Ex Libris
Page 21
“Don’t bother thanking me for bringing you to Sandlin,” he said. “I won’t bother saying I’m sorry. You were right. I’m glad I moved, glad I started library school. But what you did—”
“I’d always wanted to,” she said. “Put myself in a book. It wasn’t you. It would have happened eventually.”
“Look, what I came to say was that you have responsibilities in the real world. Your parents haven’t heard from you in forever. What you’re doing isn’t safe. You have to come back.”
“No,” she said firmly. “I’m not ready yet. Not now, when I can visit any book I want. I’ll come out when I’m ready.”
“You should have stayed and fought with me,” said Justin. “It wasn’t fair.”
“I could have put you in a book.” She tilted her head. “I still could.”
He took an involuntary step back and she laughed.
“You don’t deserve it, though,” she said. “You don’t love books the way that I do.”
He opened his mouth to protest and then closed it. It was true. He didn’t know how she loved books, only that he loved them differently.
She turned away from him and he let her go. He stayed for the rest of the party and after all the characters were back in their books, he took Harry Potter off the shelf.

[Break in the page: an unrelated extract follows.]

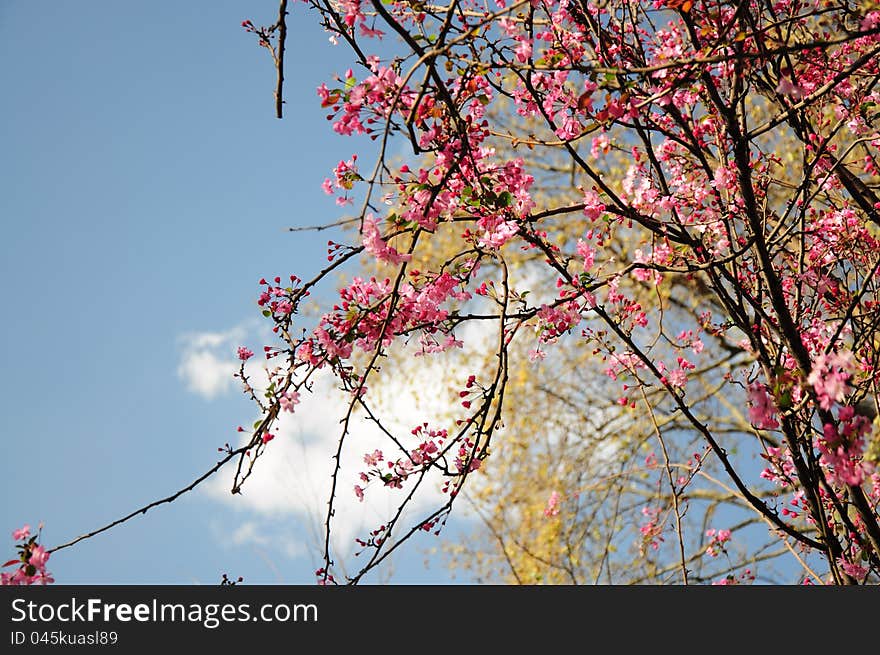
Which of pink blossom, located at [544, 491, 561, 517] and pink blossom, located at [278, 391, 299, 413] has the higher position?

Justin nodded and took the scissors out of his pocket.
“What are you going to do?” Sandlin sounded nervous. Justin turned on the old computer. “I’m going to change the story. Just a little. No one will notice.” He flipped to a page where Linda’s name appeared and carefully cut her out. Sandlin winced.
“Don’t worry,” Justin said. “It’s just fiction.”
He typed a few words and printed out the page. Then he carefully taped Linda’s name in place so that the sentence read: “Linda doesn’t just know how to put things in books. She knows how to get things out again, including herself. Hopefully someday she will.”
Folding the paper in half, he tucked it between the pages. When he left, he didn’t take the book with him.
Summer Reading
Ken Liu
On this summer day, with the air still cool after a thundershower, with sunlight slanting through the cracks in the roof and walls of the Library, dappling the floor strewn with vines and leaves, CN-344315 made his daily rounds.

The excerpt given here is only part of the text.